- **Reading text**:
* * * * * * * * *
Agriculture field answers:
So Many Ag Career Choices!
Using the career lists on page 2, ask students to choose a career they’re not familiar with and do some research about it. They should then write 2-3 paragraphs about that career, explaining what the career does and why it’s important for agriculture. A good resource for them to research online is https://www.agriculture.purdue.edu/usda/careers.
AgMag Pages 4 and 5 (Geography, Map Skills)
- What geographical features of Minnesota make it a good state for agriculture? (Variety of terrain and soil types, climate, rainfall, weather.)
- What makes the Red River Valley (Northwest area) such a high-producing crop area? (Rich, fertile soils, adequate moisture, large flat areas for mechanized agriculture.)
- Which of the four regions has a main crop that people may not always think of as agriculture? Explain your answer. (The Northeast area. In the past, natural forests were cut down and not replanted. Today, forests are replenished and trees are considered a renewable crop.)
* * * * * * * * *
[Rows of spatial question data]
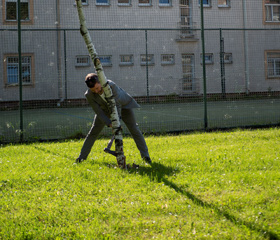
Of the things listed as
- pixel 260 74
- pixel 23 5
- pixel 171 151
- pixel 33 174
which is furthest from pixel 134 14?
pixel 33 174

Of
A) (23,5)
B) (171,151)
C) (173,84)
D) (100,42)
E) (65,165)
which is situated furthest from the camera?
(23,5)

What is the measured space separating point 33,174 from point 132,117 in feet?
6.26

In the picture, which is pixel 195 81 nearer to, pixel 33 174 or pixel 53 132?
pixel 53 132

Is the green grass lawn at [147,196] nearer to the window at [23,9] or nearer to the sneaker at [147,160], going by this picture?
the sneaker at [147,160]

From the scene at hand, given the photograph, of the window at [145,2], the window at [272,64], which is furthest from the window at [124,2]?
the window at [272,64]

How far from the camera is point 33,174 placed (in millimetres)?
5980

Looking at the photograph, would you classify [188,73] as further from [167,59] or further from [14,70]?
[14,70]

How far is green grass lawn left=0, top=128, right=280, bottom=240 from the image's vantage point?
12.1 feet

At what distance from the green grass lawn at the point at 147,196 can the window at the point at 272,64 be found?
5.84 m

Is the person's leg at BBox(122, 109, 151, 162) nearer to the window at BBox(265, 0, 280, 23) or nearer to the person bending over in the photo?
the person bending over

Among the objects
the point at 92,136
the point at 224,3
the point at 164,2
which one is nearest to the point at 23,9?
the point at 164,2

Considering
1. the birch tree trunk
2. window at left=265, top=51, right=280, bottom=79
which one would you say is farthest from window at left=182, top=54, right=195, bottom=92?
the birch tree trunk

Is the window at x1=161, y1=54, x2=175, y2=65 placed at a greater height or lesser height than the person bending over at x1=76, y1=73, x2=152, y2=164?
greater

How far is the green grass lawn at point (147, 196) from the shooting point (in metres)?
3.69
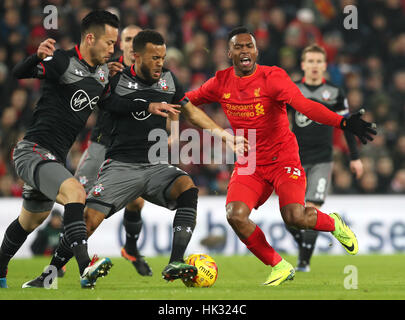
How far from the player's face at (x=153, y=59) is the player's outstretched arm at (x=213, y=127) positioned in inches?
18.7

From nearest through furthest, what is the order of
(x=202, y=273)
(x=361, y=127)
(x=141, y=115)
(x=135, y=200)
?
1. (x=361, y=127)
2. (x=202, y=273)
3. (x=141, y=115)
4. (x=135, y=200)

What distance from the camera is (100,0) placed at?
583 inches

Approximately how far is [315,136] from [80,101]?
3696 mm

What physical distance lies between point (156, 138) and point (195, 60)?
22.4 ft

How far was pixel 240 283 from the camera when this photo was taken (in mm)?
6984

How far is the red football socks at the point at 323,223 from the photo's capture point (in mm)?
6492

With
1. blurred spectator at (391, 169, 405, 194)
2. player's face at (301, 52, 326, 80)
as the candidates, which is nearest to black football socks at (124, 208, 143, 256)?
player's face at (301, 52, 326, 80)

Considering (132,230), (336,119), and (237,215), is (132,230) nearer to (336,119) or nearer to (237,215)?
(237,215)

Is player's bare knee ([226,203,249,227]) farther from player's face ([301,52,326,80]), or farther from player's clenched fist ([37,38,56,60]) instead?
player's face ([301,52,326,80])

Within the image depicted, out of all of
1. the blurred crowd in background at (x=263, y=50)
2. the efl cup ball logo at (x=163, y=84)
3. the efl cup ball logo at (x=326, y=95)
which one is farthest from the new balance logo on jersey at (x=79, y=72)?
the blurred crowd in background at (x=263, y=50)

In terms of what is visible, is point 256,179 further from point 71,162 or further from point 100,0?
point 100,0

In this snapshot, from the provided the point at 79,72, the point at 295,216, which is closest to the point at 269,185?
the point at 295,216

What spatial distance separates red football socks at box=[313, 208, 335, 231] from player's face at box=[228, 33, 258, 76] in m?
* * * * * * * * *
- **Given task 1**:
Reproduce the part of the AgMag answer guide from "Using the career" up to and including "(Geography, Map Skills)".
- **Given task 2**:
Answer these questions using the AgMag answer guide:
(a) How many paragraphs should students write about the career they research?
(b) According to the guide, what kind of soils does the Red River Valley have?
(c) Which region has a main crop that people may not always think of as agriculture?

- **Full answer 1**:
Using the career lists on page 2, ask students to choose a career they’re not familiar with and do some research about it. They should then write 2-3 paragraphs about that career, explaining what the career does and why it’s important for agriculture. A good resource for them to research online is https://www.agriculture.purdue.edu/usda/careers.
AgMag Pages 4 and 5 (Geography, Map Skills)

- **Full answer 2**:
(a) 2-3 paragraphs
(b) Rich, fertile soils
(c) The Northeast area